Objective. Reproduce the items verbatim, beginning with the line containing "In this scene, which is" and continuing through the line containing "0.37 metres".

## start Provided material

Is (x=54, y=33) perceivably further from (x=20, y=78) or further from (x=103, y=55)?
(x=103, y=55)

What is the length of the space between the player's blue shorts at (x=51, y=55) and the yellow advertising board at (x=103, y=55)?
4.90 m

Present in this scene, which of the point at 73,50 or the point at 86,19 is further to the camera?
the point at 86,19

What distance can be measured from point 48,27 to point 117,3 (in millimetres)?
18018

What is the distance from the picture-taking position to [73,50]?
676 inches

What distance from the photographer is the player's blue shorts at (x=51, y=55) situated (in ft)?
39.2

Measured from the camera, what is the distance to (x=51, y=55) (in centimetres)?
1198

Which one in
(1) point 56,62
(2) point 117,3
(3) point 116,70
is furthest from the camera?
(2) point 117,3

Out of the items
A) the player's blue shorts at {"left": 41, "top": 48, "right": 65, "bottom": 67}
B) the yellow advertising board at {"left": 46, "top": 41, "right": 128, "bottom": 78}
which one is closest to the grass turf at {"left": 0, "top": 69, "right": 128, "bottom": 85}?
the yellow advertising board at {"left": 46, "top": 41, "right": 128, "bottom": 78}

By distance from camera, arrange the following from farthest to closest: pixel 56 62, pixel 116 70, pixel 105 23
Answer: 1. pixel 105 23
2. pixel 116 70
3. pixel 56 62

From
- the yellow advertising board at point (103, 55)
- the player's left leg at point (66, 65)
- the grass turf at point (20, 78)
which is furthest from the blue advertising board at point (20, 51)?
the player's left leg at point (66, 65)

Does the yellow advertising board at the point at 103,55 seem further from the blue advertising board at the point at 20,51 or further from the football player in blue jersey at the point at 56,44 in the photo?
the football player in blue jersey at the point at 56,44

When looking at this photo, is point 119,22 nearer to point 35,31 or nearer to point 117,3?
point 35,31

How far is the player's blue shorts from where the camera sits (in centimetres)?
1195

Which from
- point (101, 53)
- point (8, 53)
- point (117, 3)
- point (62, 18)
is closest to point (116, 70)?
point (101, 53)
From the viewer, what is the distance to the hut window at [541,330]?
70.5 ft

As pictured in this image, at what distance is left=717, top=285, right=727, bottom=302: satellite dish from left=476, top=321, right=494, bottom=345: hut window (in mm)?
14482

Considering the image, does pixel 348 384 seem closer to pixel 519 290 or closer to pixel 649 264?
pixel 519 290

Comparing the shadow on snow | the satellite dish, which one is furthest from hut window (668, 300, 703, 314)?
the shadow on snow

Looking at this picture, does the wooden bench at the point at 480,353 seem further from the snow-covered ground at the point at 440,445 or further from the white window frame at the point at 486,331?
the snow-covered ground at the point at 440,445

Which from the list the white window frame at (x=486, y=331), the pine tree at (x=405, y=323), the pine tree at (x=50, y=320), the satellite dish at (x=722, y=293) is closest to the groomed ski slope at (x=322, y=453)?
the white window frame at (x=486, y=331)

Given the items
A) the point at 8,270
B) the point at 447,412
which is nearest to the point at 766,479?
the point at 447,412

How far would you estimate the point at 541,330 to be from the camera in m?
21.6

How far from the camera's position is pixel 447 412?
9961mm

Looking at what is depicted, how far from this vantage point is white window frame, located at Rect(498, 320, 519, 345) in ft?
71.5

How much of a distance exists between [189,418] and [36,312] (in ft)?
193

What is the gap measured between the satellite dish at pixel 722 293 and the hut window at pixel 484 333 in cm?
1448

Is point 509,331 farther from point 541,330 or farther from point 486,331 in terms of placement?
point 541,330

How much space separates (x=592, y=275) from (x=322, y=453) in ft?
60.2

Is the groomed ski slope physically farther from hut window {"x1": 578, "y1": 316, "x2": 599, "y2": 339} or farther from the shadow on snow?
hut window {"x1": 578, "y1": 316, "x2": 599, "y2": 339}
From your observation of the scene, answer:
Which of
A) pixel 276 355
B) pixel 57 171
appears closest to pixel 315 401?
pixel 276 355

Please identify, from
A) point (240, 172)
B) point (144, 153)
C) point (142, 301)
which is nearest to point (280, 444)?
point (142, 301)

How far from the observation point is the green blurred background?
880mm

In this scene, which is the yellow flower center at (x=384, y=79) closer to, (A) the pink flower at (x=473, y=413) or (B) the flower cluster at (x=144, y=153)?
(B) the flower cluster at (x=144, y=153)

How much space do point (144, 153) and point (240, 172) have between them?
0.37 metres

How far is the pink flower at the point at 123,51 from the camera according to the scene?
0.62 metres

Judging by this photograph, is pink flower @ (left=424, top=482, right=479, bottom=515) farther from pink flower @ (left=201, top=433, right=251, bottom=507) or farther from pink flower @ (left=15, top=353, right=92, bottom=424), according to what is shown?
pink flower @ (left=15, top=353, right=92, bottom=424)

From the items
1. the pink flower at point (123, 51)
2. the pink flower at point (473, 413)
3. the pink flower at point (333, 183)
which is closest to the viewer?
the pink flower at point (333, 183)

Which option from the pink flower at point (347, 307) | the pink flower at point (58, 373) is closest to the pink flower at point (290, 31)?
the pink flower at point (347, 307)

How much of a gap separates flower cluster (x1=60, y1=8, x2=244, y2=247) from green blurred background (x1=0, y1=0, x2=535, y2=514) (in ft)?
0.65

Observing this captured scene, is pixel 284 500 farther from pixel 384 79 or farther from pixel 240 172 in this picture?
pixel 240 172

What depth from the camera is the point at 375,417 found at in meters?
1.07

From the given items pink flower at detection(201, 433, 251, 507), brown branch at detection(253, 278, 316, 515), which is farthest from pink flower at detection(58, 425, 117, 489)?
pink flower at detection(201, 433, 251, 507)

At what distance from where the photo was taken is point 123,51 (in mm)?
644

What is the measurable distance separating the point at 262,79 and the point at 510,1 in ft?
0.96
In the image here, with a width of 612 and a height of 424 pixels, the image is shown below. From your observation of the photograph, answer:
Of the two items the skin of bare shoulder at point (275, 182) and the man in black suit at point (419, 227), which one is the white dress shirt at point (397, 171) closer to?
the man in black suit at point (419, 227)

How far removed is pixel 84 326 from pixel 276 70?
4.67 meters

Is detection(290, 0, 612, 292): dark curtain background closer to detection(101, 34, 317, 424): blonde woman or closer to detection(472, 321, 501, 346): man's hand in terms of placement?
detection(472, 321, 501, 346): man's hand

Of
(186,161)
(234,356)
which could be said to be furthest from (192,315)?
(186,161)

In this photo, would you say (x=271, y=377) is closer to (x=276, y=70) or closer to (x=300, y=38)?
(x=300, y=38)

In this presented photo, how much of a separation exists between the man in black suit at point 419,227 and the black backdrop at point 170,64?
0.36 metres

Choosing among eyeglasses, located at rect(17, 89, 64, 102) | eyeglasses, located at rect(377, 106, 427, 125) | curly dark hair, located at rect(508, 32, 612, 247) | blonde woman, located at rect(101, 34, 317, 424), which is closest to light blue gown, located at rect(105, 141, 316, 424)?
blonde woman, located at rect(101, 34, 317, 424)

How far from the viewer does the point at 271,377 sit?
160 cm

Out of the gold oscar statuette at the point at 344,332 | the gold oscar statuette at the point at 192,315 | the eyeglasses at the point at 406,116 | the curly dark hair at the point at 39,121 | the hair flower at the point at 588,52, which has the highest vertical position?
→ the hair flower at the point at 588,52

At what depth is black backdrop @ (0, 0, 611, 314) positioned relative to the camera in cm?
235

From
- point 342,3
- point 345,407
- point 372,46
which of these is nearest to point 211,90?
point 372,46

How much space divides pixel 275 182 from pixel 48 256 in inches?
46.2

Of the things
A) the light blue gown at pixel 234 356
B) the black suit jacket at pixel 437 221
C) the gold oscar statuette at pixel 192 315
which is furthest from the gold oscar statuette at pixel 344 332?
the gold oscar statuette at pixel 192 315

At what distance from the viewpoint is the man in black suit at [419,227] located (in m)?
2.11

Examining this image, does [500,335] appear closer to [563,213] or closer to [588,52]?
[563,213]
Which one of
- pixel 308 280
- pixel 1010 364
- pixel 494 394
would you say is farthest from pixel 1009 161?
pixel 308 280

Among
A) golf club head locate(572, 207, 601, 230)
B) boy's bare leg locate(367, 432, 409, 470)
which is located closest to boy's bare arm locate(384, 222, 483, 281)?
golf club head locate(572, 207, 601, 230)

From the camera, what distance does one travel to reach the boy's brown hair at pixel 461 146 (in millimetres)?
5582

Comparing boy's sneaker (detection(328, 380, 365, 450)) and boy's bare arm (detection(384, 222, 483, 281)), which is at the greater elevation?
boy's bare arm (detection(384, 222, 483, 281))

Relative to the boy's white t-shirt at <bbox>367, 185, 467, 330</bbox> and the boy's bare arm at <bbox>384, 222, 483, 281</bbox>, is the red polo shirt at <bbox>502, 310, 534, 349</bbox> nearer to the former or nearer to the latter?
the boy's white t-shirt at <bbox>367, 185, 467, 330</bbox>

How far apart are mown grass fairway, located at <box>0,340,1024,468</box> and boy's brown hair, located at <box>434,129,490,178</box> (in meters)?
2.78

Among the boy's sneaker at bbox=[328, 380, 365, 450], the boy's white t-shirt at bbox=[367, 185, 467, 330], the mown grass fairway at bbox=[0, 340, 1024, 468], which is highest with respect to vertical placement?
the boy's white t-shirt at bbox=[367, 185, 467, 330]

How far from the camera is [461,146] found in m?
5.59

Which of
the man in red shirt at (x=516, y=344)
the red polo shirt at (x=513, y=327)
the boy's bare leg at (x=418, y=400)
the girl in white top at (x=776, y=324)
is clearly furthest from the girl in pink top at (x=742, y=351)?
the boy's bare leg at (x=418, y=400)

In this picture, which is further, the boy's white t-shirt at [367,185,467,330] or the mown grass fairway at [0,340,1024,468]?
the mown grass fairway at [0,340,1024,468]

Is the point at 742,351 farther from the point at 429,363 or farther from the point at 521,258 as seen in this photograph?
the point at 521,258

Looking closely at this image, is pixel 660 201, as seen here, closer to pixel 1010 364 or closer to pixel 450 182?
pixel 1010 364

## end Provided material

Exercise answer.
In this scene, which is the yellow flower center at (x=384, y=79) closer to, (A) the pink flower at (x=473, y=413) or (B) the flower cluster at (x=144, y=153)?
(B) the flower cluster at (x=144, y=153)

How much space do point (144, 153) and point (240, 172) have between them?
0.37 metres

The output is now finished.